The first array ( ie, {'f','o','o'} ) will not have the null character '\0' , wheres the second ( ie, "foo" ) will.

The printf specification when using the %s says the following:

If no l modifier is present: The const char * argument is expected to be a pointer to an array of character type (pointer to a string). Characters from the array are written up to (but not including) a terminating null byte ('\0'); if a precision is specified, no more than the number specified are written. If a precision is given, no null byte need be present; if the precision is not specified, or is greater than the size of the array, the array must contain a terminating null byte.

Since, your printf did not include the precision, it will write up characters from the array until reaching the null byte ( '\0' ). Consequently, in the case of the char name1[] = {'f','o','o'}; resulting in the printf write up characters out of the memory that was allocated for the name1 array. Such behaviour is considered to be undefined .

This is the reason why printf("%s\n", name1); prints foo plus some extra symbols from the next positions in memory that should not have been accessed , whereas with printf("%s\n", name2); it prints exactly the string " foo" as it is.

There are no trailing symbols in the array.

But printf 's %s format expects a string , and the array name1 isn't a string: by definition, C strings are zero terminated … and your array isn't.
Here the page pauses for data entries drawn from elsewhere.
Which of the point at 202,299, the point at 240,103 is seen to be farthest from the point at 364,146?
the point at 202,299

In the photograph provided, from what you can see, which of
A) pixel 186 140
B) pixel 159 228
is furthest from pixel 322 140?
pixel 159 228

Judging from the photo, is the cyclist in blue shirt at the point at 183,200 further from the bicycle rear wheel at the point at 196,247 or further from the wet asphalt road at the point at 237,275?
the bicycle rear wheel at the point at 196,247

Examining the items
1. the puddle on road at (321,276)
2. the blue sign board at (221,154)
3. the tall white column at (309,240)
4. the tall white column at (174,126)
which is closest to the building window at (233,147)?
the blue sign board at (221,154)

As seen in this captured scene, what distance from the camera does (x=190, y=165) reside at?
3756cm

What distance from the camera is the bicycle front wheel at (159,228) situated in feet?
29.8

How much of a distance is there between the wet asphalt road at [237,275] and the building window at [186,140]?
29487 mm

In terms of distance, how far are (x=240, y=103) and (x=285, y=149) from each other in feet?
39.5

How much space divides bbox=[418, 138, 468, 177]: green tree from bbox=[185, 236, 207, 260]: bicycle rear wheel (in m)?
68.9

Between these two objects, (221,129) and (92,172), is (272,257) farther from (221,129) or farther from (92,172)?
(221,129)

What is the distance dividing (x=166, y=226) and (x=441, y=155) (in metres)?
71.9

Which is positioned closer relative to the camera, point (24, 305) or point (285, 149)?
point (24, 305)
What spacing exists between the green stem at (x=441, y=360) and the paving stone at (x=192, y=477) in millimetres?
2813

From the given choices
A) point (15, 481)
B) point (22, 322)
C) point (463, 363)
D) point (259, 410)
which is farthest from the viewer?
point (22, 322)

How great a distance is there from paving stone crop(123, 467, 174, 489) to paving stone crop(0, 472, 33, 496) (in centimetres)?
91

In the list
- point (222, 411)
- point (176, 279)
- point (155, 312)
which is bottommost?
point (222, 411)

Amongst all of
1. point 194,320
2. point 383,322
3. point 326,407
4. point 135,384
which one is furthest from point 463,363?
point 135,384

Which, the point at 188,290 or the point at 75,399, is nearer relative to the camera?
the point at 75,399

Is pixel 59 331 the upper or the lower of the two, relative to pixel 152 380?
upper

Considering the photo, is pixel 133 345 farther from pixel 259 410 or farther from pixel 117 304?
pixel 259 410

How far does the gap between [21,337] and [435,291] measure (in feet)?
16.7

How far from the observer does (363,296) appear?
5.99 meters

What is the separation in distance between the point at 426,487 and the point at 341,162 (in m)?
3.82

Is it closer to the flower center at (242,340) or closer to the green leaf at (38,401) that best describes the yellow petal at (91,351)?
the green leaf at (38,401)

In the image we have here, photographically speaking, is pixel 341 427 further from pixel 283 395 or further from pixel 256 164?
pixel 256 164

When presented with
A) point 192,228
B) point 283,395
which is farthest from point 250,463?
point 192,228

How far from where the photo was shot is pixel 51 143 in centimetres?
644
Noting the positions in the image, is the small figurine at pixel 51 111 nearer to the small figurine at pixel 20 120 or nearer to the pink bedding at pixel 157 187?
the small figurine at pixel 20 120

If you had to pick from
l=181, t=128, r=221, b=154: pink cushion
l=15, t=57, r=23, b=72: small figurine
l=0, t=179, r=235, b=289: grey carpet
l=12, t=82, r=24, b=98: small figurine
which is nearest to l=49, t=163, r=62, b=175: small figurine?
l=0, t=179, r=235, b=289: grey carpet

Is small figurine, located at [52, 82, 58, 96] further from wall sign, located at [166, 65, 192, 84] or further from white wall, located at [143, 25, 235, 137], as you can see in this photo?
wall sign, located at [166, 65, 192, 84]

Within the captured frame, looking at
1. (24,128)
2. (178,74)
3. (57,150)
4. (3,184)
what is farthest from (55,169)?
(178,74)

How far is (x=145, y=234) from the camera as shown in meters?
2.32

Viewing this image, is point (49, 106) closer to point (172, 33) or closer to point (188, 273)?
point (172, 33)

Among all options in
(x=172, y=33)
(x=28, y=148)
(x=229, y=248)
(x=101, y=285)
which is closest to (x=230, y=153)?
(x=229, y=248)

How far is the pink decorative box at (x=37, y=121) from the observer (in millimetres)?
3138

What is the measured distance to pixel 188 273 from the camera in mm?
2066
So the behaviour is undefined, and what seems to happen in your particular case is that printf continues printing random values that happen to be in memory just behind the contents of name1 .

In C language if you are initializing string with character by character initializer you need to put '\0' which is NULL/terminating character to indicate the end of string. so name1 should be {'f', 'o', 'o', '\0'}

x\363\277\357\376 that you can see at the end of your output is just garbage value which is printed just because printf could not find '\0' at the end of your string name1.

For name2 you used double quote to initialize the string which automatically puts a '\0' at the end of string.